Very well taken point.
I went to the supermarket, returned home and read this thing & posted it. I am still making the meat sauce though :)
It is poured, full strength, right down the back of the cow to treat for the warble fly. Some suggest an interaction with manganese.
http://www.ithyroid.com/mn_and_mad_cow_disease.htm
Sorry, this was the best source for which I had time. Some of the proponents of this theory are reasonably credible. Interestingly, the Swiss owners of the organophosphate patents (Zeneca, IIRC) have supposedly sold off the patents to a shell corporation with minimal assets.
They need to do a lot more basic science in neurodegenerative disorders. Mice with knocked out genes have become the main model it seems. The author in this article seems to be the guy in the following abstract:
Nor should you be. It just doesn't pass the sniff test that something so ubiquitous as these folded proteins should suddenly cause a new degenerative disease with such marked and significant symptoms never before documented in human history. Further, that it would be transmissible in the manner suggested doesn't strike me as quite right either.
OTOH, that organophosphate pesticides, some of which are known neurotoxins, might have delayed, second order combinatorial effects with background trace minerals is indeed possible and would certainly escape normal screening during product qualification.
..does cooking remove/kill this thing??
BTTT!!!!!!
No, nothing kills the prions, that I know of.
Here is the million dollar question---is everyone suseptible to this? If not, just how much of the population is?
Very interesting.
Why, maybe, such a long incubation period?
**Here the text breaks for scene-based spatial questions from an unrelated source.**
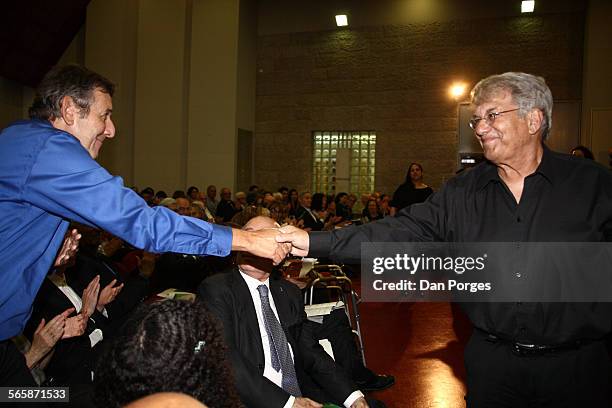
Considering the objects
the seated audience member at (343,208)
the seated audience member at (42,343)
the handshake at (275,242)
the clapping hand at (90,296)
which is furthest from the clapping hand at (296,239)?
the seated audience member at (343,208)

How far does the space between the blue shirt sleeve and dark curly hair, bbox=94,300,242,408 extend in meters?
0.84

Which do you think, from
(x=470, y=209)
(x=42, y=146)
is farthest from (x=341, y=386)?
(x=42, y=146)

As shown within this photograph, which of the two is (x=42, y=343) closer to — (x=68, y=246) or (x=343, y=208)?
(x=68, y=246)

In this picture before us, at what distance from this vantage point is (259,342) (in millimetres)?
2336

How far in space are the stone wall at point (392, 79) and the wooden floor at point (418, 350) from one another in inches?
248

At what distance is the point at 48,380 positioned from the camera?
2350 mm

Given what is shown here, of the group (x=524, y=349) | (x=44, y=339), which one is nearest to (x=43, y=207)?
(x=44, y=339)

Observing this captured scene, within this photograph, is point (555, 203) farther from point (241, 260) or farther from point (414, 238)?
point (241, 260)

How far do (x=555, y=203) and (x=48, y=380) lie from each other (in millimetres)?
2357

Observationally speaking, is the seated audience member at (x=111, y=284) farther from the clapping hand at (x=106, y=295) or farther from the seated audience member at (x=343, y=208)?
the seated audience member at (x=343, y=208)

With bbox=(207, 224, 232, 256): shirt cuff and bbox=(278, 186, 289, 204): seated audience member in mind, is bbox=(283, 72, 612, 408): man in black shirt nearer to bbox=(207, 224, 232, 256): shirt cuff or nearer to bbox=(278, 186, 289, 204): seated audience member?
bbox=(207, 224, 232, 256): shirt cuff

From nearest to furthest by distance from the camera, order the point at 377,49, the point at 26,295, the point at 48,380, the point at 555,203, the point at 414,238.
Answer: the point at 26,295 → the point at 555,203 → the point at 414,238 → the point at 48,380 → the point at 377,49

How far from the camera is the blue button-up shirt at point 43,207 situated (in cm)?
161

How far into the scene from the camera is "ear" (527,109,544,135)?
187cm
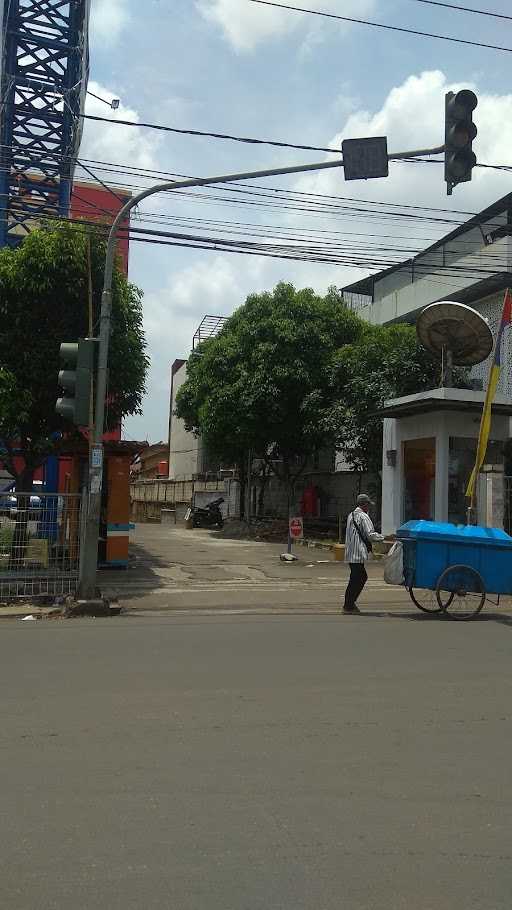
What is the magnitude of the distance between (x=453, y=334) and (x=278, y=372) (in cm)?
987

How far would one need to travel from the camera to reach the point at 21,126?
26.4 metres

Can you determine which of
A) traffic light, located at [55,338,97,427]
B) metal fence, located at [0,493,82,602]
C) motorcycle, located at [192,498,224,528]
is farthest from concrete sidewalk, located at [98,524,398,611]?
motorcycle, located at [192,498,224,528]

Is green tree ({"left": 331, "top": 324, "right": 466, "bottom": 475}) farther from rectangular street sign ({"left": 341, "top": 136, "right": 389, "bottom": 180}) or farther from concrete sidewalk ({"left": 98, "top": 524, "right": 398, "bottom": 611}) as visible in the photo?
rectangular street sign ({"left": 341, "top": 136, "right": 389, "bottom": 180})

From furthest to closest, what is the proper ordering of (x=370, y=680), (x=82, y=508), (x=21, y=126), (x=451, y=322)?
(x=21, y=126)
(x=451, y=322)
(x=82, y=508)
(x=370, y=680)

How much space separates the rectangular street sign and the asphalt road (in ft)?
21.2

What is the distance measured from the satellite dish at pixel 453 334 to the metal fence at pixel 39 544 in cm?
956

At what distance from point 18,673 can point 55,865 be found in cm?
396

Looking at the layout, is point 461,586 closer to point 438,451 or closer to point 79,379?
point 79,379

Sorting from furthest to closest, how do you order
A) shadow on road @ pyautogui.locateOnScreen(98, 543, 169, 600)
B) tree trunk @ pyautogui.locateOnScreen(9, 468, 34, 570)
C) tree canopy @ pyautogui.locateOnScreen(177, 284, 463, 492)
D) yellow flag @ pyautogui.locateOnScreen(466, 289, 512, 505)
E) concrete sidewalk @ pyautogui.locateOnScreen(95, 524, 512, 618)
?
tree canopy @ pyautogui.locateOnScreen(177, 284, 463, 492) < yellow flag @ pyautogui.locateOnScreen(466, 289, 512, 505) < shadow on road @ pyautogui.locateOnScreen(98, 543, 169, 600) < concrete sidewalk @ pyautogui.locateOnScreen(95, 524, 512, 618) < tree trunk @ pyautogui.locateOnScreen(9, 468, 34, 570)

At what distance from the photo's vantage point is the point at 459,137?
9.89 metres

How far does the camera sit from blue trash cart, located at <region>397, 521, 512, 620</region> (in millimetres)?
10805

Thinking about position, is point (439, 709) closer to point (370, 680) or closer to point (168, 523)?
point (370, 680)

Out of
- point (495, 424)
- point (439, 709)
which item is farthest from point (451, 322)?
point (439, 709)

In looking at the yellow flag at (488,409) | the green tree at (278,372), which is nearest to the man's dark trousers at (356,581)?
the yellow flag at (488,409)
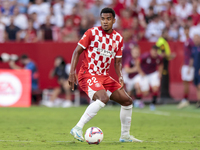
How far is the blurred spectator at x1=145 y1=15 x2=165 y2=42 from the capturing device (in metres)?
17.5

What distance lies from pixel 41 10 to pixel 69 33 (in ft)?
5.89

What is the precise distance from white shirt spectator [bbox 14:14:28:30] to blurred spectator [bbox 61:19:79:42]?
5.02 feet

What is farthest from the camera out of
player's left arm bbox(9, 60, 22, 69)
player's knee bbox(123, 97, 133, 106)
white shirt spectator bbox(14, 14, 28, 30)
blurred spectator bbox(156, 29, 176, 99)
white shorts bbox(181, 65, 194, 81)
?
white shirt spectator bbox(14, 14, 28, 30)

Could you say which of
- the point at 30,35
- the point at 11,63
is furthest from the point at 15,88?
the point at 30,35

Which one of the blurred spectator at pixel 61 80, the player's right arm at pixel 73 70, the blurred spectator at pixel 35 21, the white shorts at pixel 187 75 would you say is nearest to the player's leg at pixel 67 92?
the blurred spectator at pixel 61 80

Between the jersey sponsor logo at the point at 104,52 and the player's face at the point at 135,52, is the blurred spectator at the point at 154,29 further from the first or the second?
the jersey sponsor logo at the point at 104,52

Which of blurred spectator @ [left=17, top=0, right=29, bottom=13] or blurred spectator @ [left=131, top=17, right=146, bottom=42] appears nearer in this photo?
blurred spectator @ [left=131, top=17, right=146, bottom=42]

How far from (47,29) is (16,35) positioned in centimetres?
125

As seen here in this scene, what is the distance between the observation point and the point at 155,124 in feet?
33.7

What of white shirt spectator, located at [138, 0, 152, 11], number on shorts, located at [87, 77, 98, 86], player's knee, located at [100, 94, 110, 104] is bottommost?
player's knee, located at [100, 94, 110, 104]

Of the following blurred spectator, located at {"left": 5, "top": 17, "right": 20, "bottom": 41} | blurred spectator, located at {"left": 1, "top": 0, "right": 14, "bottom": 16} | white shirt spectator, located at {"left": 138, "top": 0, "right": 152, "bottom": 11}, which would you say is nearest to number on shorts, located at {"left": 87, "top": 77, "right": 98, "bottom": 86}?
blurred spectator, located at {"left": 5, "top": 17, "right": 20, "bottom": 41}

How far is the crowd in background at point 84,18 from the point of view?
671 inches

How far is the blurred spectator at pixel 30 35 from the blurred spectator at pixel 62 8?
4.78 feet

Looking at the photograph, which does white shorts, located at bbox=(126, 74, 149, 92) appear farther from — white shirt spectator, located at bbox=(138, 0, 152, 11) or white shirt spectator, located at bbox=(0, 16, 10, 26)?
white shirt spectator, located at bbox=(0, 16, 10, 26)
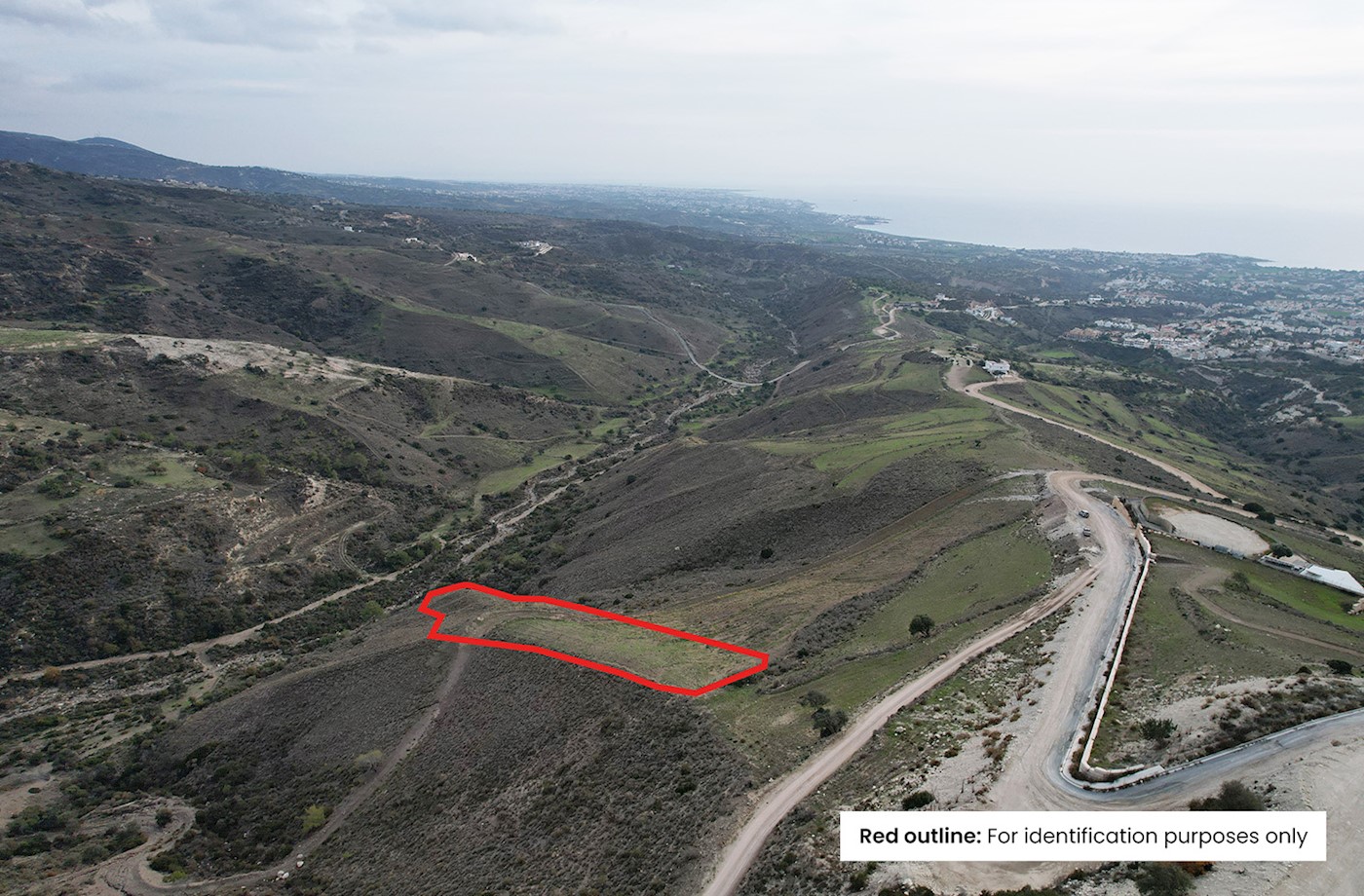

That is a good question. I do not know.
I'm just speculating, but it would take time to accumulate the manganese.
Thursday, January 20, 2005 commentary:
USDA insider reveals the truth: mad cow disease is epidemic, USDA labs fraudulently cover up test results
This is one of the most important stories on mad cow disease to come out yet. If what this article says is true, it means the USDA is engaged in a massive coverup of mad cow disease. They accomplish this by using a bogus laboratory that routinely determines all cow brain samples to be "negative" for mad cow disease, even when they are positive. This lab, called the National Veterinary Services Laborities, is extremely secretive and has refused to release test results to veterinarians. The situation is so bad that veterinarians call the USDA's mad cow surveillance program, "a laughing matter."..........snipped
http://www.newstarget.com/000914.html
Insofar as flagging me on such goes, what interests me are the regulatory implications of such findings or how they affect producers and markets. Flag away; I can always bail if it doesn't interest me.